Dejavu. Itu yang Hinata rasakan. Semuanya seperti terulang kembali.

Sakura merasa menyesal. "Sebelumnya Sasuke-kun memang mengungkapkan isi hatinya pada Naruto... tapi dia tak menceritakan secara rinci apa yang sebenarnya terjadi...". Ia menatap Hinata dengan tatapan kasihan. "Baru dalam perjalanan kami ke sini, Sasuke-kun memberitahu kami semuanya".

"Dan kalian diam saja?". Hinata menatap Sakura dan Ino bergantian. "Setelah kalian tahu apa yang Uchiha-san lakukan padaku?".

"Apa kau tak memperhatikan wajah dan tubuh Sasuke-kun, Hinata?". Sakura menatap Hinata sedih. "Ino, Kiba dan Naruto memukul Sasuke-kun secara bergantian setelah kami mendengar fakta itu".

Hinata ingat, ia sempat melihat wajah Sasuke yang sedikit lebam di beberapa bagian. Tapi ia mengabaikannya. Seperti waktu itu, ia tak ingin tahu dari mana asal muasal luka di wajah pemuda itu.

"Sasuke sama sekali tak membalas pukulan kami Hinata... Ia hanya berdiam diri dan tak mencoba mempertahankan dirinya... Dia hanya diam dan menerima pukulan dari kami begitu saja". Ino menggigit bibir bawahnya. Bibirnya bergetar menahan tangis. "Bahkan Shikamaru sudah bersiap untuk melaporkannya ke polisi saat itu juga.".

"Dan Sasuke-kun siap jika ia harus menerima hukuman dan di penjara atas perbuatannya". Tambah Sakura.

Flashback end

"Ada apa denganku?". Hinata meremas tangannya gelisah. "Kenapa aku menjadi merasa bersalah begini?"

"Jadi, kau adalah... Hyuuga Hinata?". Seorang wanita berjalan pelan mendekati Hinata.

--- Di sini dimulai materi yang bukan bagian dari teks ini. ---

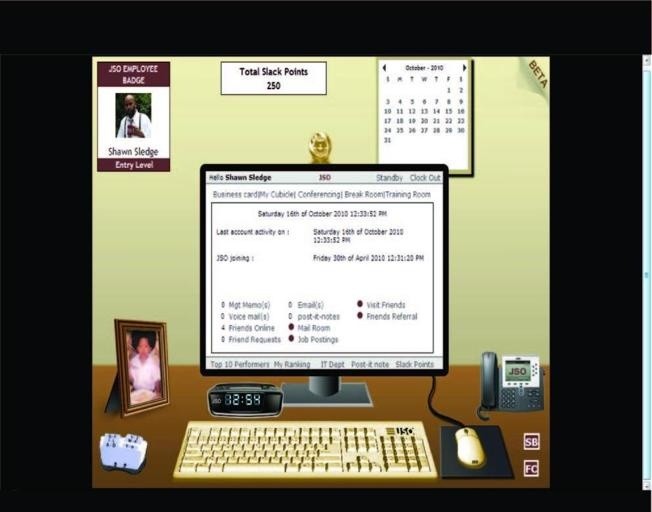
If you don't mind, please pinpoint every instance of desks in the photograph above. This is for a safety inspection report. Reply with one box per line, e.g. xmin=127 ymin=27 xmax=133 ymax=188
xmin=92 ymin=363 xmax=551 ymax=488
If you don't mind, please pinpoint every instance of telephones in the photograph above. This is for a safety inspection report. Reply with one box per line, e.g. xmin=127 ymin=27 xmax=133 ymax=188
xmin=481 ymin=352 xmax=545 ymax=412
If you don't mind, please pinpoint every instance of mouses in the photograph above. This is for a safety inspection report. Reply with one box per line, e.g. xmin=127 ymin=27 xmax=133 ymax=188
xmin=451 ymin=425 xmax=488 ymax=469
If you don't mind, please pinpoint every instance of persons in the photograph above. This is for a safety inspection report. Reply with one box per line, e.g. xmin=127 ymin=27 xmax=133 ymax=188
xmin=122 ymin=329 xmax=163 ymax=398
xmin=116 ymin=93 xmax=152 ymax=138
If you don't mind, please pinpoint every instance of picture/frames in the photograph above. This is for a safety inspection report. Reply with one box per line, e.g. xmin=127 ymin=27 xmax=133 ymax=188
xmin=114 ymin=318 xmax=172 ymax=419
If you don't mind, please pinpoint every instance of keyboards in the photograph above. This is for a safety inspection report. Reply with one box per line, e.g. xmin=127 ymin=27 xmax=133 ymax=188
xmin=172 ymin=419 xmax=435 ymax=476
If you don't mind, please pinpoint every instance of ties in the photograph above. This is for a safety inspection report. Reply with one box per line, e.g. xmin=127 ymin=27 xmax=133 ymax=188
xmin=127 ymin=120 xmax=133 ymax=138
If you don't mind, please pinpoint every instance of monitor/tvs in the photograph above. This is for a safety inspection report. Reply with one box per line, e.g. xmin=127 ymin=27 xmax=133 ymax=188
xmin=196 ymin=161 xmax=451 ymax=406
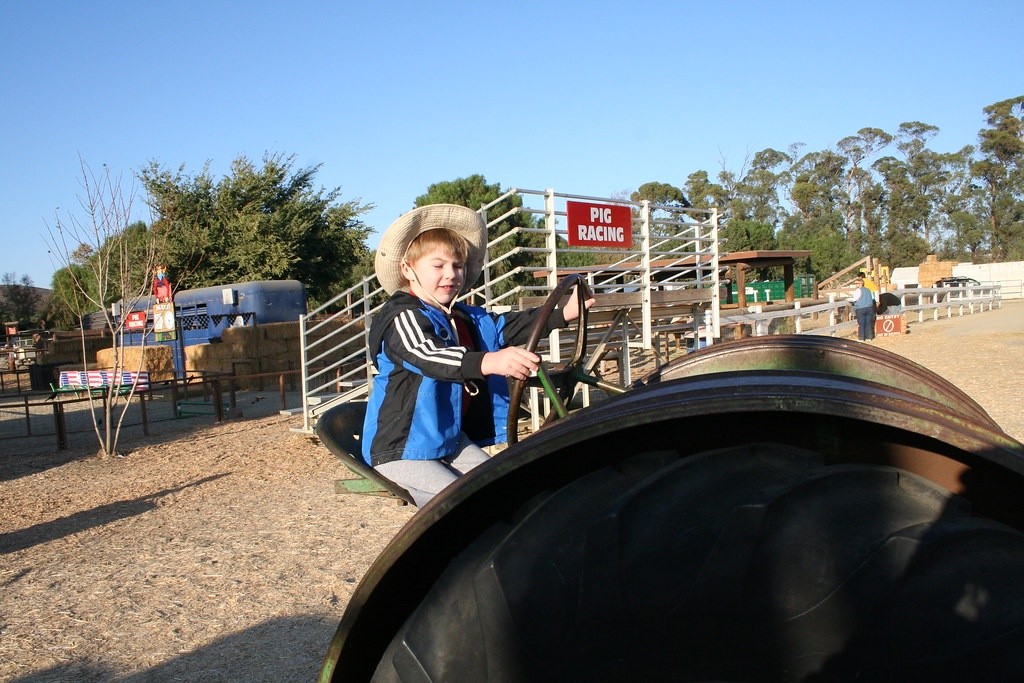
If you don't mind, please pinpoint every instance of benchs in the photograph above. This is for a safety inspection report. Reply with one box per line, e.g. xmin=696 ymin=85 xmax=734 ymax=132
xmin=50 ymin=370 xmax=152 ymax=402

Hinata tersentak mendengar suara lain di ruangan itu. "Kau... siapa?". Ia menatap wanita itu curiga.

"Karin... Uzumaki Karin".

Hinata sedikit mengernyit karena tak ada keramahan dari nada bicara wanita itu. Tapi ia tetap mencoba tersenyum. "Apakah kau adalah kakak perempuan Naruto-kun?". Tanyanya saat menyadari marga wanita itu. Dan yang ia tahu, marga Uzumaki adalah marga yang sangat langka di Jepang. Selain itu, ia juga sudah mendengar sedikit cerita tentang kakak perempuan Naruto.

Karin agak terkejut mendengar nama Naruto keluar dari mulut Hinata. "Kau juga mengenal adikku?". Apa yang ia pikirkan? Tentu saja gadis ini mengenal Naruto. Dia kuliah di universitas yang sama dengan Sasuke. Tentu saja dia juga mengenal adiknya.

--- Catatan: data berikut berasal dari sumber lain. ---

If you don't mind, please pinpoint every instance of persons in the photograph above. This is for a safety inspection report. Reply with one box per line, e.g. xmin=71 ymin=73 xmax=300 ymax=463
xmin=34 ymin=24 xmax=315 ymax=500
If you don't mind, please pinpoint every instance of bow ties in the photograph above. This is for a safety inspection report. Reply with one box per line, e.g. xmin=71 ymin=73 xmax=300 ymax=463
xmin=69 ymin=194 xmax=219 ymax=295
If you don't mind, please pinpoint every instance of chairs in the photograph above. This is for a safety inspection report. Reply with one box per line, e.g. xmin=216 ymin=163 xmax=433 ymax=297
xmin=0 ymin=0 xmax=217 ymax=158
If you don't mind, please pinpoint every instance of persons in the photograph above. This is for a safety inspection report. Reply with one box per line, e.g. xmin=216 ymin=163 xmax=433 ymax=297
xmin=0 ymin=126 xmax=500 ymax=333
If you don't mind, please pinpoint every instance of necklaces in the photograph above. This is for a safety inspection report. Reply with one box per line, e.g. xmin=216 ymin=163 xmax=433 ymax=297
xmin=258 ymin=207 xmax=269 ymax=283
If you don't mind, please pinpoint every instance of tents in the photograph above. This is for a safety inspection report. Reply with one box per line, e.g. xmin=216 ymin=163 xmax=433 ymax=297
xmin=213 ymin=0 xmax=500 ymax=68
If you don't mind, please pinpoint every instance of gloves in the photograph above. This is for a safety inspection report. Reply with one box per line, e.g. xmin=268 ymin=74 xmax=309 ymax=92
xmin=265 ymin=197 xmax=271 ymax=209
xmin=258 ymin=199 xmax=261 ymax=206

Senyuman Hinata mengembang saat rasa penasarannya terjawab. Wanita itu memang benar kakak perempuan Naruto. "Hai... aku adalah teman kuliah Naruto-kun". Jawabnya antusias kemudian berdiri untuk menyapa Karin dengan lebih sopan.

Berbeda dengan Hinata yang tersenyum ramah terhadapnya, Karin menunjukkan raut wajah tak suka. Tapi, sedetik kemudian ia menyunggingkan senyum yang ia paksakan. "Kau sangat cantik dengan memakai gaun itu".

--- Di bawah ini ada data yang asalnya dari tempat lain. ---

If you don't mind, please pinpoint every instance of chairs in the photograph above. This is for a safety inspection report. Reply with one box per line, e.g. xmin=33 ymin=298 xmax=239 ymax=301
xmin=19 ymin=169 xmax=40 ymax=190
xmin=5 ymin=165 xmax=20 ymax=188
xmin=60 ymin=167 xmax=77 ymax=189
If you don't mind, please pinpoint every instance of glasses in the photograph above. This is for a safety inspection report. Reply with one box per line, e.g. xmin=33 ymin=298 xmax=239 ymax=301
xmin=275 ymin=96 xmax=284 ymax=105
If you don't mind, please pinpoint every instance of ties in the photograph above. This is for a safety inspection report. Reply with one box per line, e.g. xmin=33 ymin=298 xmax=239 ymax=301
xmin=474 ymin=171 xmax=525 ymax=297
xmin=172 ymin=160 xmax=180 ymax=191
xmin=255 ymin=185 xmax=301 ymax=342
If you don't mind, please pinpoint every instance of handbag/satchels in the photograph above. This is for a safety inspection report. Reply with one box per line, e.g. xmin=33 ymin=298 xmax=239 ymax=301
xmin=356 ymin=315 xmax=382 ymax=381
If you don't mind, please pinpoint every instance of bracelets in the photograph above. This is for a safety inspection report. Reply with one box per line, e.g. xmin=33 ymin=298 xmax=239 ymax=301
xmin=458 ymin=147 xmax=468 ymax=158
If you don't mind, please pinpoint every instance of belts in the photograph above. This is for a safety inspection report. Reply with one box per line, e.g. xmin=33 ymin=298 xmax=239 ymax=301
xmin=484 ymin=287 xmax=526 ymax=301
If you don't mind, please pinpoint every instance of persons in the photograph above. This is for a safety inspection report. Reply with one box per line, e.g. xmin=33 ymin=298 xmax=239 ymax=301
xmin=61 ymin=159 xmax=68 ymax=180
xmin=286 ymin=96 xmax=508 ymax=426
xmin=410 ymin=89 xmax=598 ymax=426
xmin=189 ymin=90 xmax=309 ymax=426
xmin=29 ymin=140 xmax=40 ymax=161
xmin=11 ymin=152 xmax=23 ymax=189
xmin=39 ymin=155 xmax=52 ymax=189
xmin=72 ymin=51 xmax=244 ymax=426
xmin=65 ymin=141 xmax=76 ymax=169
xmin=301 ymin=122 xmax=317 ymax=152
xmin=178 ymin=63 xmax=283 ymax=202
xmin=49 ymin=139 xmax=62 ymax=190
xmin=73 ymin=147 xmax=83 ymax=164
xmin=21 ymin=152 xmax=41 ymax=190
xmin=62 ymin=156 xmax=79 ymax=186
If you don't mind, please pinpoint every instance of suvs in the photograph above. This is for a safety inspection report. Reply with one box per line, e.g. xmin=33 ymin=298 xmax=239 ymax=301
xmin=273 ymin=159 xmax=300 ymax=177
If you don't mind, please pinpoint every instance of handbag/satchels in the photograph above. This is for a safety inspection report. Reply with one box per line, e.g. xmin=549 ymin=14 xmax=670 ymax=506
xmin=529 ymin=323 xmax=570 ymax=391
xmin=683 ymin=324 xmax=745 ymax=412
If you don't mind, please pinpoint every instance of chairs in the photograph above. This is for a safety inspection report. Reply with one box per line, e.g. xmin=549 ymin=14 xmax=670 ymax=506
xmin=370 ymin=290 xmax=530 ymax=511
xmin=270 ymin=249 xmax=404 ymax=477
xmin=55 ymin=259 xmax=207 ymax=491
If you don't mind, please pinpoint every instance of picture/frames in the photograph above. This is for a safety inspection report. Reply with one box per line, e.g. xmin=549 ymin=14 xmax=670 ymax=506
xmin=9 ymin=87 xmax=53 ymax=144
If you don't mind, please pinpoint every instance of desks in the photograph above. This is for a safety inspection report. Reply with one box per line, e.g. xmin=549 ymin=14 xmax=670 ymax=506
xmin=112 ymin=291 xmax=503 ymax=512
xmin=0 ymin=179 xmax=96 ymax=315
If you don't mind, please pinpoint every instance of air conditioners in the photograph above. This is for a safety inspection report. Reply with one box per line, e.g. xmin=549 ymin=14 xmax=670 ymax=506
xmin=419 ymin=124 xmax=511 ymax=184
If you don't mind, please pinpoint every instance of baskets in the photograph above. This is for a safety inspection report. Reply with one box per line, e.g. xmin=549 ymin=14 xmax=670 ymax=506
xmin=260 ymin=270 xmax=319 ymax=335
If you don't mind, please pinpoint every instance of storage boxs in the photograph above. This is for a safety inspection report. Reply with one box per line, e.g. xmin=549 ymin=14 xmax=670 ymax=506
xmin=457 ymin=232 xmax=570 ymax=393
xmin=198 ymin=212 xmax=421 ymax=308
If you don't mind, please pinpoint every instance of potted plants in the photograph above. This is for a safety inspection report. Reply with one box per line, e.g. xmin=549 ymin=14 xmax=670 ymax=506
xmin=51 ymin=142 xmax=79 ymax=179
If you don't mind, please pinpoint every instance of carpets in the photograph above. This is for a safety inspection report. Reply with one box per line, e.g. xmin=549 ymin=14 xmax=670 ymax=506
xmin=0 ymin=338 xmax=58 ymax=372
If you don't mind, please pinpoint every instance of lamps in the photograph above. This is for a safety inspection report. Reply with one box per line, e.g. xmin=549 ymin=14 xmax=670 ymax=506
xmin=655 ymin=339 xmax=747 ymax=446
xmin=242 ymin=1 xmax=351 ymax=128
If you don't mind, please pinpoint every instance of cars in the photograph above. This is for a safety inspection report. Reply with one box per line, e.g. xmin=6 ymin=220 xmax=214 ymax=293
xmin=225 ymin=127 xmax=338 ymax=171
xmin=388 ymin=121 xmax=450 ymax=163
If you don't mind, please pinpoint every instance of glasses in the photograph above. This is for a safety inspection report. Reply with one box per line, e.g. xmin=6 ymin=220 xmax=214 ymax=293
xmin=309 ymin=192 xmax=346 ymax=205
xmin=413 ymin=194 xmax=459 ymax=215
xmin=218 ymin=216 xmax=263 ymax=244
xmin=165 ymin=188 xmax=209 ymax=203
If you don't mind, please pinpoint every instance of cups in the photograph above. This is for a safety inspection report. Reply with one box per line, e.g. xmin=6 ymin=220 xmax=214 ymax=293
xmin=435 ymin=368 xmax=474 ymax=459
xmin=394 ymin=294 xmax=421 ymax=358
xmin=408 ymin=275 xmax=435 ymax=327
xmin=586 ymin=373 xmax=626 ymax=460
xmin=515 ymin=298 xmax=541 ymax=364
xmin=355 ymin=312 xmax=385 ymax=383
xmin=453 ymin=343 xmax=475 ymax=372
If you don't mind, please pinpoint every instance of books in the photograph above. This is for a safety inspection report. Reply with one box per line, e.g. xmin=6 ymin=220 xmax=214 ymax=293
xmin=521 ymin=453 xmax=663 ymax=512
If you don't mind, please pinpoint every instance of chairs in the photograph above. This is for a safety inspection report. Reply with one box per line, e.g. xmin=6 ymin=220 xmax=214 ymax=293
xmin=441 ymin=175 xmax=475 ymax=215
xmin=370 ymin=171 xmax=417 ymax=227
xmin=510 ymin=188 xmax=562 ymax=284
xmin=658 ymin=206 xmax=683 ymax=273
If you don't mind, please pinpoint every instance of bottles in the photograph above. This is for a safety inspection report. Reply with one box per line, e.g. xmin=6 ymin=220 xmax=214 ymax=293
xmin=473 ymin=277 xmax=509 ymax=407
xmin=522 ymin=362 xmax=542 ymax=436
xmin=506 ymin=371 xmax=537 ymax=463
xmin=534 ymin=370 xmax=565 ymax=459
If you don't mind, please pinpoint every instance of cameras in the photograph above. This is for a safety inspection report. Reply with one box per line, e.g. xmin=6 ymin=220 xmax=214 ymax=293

Hinata tersipu malu mendengarnya. "Arigato Karin-san... umm tapi... kenapa Karin-san bisa ada di sini?". Tanyanya penasaran.

"Hanya ingin melakukan sesuatu...". Karin melihat ke setiap sudut ruangan. "Astaga, kenapa gaunmu kusut sekali?" Ia meraih gaun Hinata. "Berbaliklah! Biar kurapikan gaunmu".